Problem requirements →
Count the lines in the listing below that contain the word "right". Reply with the number alone.
==== Excerpted records ====
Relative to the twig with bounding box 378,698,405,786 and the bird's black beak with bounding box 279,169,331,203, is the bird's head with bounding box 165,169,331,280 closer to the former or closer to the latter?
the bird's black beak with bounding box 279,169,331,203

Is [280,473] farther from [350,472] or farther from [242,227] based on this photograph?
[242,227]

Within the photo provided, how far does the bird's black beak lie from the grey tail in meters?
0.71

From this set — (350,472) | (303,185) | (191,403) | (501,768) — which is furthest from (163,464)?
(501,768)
====
==== Excerpted records ====
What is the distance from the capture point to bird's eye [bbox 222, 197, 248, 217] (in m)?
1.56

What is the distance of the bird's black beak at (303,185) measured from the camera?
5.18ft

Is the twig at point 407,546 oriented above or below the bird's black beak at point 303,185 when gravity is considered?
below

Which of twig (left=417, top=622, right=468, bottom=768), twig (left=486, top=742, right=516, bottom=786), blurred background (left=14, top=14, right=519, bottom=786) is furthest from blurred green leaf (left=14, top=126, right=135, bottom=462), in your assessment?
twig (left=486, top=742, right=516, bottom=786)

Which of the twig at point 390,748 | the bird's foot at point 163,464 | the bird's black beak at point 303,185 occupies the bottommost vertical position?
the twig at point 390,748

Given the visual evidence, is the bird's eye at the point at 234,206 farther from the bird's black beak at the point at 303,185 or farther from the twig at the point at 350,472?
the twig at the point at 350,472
====
Answer to this exercise →
2